MS: I’d imagine that your personal experiences had something to do with your fascination with theses recurring motifs, these repeating narratives. Would you agree?

JL: It probably had a lot to do with my teenage years. The world I lived in seemed so small, with no room to express all these things I had pent up inside. I started questioning things I had previously taken as a given, and wanted to Record my story, in one way or another. I started drawing things on the inside, things that were more personal.
Over time I realized that these narratives, stories, were personal, yes - but also universal, told in different mediums and forms but essentially the same.

Equity, oil on canvas, 2019
A person, oil on canvas, 2019
I wanna live, oil on canvas, 2018
A song, acrylic on canvas, 2018

MS: In [Equity], [A Person] and [I Wanna Live], there’s blatant signs of violence. Objects like a gun, an arrow, aimed at a figure. Was this theme of violence apparent for you back then?

JL: Yes, but in those works, I think I just painted human traits. Violence just so happens to be one of them. Tragedy has always come hand in hand with comedy, and the objects of violence are just reminders of the cyclical nature of the two.

MS: How about [A Song]? What story does it tell?

JL: There’s supposed to be a guitar in [A Song], Burt it’s not there yet. The story is before he got a guitar, when he was a figure in a room, with a dream: “I Will Sing My Song”. He’s not out of his room yet, like me, back when I felt my world was too small. Back when I had just started to question my worldview from within my tiny room.

MS: It’s also the only painting with a figure inside a room.

JL: And the scenery outside, I think I wanted to show a beginning yet to come, a bigger world outside.

MS: Though you say violence is just a partial theme of your works, as a viewer I find myself drawn to it the most. What I find fascinating is that your portrayal of violence is very noiseless. It’s not a loud, dynamic violence, but rather a very suffocating, static moment of dead silence. Do these types of moments feel more violent to you? Or do they carry more meaning?

JL: I’m not sure. I do know that it’s a bit too early for me to say definitively.
What I can say for now is that when there’s no noise around, it’s much easier to focus, to concentrate on something.

Consciousness and unconsciousness, straight geometric lines and curves, inside and outside, image and fine art, noise and silence, destruction and construction.
All contradictions, and all present in Joohyuk Lee’s works.

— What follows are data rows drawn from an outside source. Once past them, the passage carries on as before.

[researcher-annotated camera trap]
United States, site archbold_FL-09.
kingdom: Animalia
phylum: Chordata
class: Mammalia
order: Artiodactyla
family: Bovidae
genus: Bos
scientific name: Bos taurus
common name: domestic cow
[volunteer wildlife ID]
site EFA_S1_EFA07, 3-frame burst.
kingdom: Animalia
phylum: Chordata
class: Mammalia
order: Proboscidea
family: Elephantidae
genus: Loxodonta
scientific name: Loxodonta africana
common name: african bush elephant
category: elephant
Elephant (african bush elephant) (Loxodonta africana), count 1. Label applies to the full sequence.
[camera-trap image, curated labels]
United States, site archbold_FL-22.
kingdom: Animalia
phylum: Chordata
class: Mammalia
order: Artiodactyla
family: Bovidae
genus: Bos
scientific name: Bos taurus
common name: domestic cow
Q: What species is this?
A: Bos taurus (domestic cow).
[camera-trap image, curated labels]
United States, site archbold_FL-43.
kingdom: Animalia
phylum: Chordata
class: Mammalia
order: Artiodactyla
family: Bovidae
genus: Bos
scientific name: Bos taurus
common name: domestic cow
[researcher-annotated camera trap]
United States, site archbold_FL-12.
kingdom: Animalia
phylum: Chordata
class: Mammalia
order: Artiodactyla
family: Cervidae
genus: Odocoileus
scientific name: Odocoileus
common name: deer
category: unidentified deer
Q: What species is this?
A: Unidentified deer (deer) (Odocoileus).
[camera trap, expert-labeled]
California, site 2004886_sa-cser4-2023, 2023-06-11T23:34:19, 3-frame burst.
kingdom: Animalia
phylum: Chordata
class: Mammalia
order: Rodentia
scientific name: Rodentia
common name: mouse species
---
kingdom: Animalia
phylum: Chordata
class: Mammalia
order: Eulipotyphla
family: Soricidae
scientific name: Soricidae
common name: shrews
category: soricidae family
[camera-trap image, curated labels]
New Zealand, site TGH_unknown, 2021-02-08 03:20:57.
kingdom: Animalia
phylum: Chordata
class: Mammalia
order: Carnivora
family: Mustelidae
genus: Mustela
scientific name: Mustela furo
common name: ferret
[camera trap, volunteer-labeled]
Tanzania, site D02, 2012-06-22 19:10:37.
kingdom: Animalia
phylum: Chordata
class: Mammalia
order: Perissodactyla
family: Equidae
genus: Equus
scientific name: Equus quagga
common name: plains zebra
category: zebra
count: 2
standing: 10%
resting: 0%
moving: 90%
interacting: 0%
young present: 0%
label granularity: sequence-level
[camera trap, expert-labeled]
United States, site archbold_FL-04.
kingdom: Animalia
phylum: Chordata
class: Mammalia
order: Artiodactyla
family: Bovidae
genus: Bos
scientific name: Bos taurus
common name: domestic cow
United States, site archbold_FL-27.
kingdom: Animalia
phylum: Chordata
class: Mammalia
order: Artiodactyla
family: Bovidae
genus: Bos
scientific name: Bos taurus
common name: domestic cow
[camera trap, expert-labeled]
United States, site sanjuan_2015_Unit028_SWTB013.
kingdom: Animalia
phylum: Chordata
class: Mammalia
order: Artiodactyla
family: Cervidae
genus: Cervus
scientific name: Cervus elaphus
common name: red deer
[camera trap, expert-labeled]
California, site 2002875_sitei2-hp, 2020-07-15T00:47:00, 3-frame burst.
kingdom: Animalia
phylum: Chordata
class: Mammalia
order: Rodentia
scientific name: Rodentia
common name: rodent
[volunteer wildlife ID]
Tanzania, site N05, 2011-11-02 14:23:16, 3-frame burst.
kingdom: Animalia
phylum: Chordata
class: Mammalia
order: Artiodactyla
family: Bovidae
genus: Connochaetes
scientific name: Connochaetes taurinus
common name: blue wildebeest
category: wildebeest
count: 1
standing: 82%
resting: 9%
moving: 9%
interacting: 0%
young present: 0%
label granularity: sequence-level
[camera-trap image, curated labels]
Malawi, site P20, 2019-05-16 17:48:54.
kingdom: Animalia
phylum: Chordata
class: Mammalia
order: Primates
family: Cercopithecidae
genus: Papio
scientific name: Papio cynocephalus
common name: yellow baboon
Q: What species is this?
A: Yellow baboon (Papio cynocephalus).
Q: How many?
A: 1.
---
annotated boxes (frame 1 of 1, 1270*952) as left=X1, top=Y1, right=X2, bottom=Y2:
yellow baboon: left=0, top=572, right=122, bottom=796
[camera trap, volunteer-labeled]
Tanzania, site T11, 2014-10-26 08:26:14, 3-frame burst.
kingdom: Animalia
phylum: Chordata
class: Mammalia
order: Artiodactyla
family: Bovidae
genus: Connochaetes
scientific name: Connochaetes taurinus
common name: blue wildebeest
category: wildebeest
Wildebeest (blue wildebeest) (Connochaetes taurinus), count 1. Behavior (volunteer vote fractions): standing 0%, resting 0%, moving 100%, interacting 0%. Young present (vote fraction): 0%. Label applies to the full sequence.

In them, I can make out attempts to find balance between these notions, as well the desire to embrace them all.

His figures seem hard, sometimes to the point of indifferent, but upon closer inspection, this static, silent prose allows for that exact moment to be portrayed in crystalline clarity.
Just how Markus and his art will change, taking on different forms and influences, is hard to say. 

But hopefully we’ll keep having these conversations every now and then,
and I’ll get to watch every step of the way.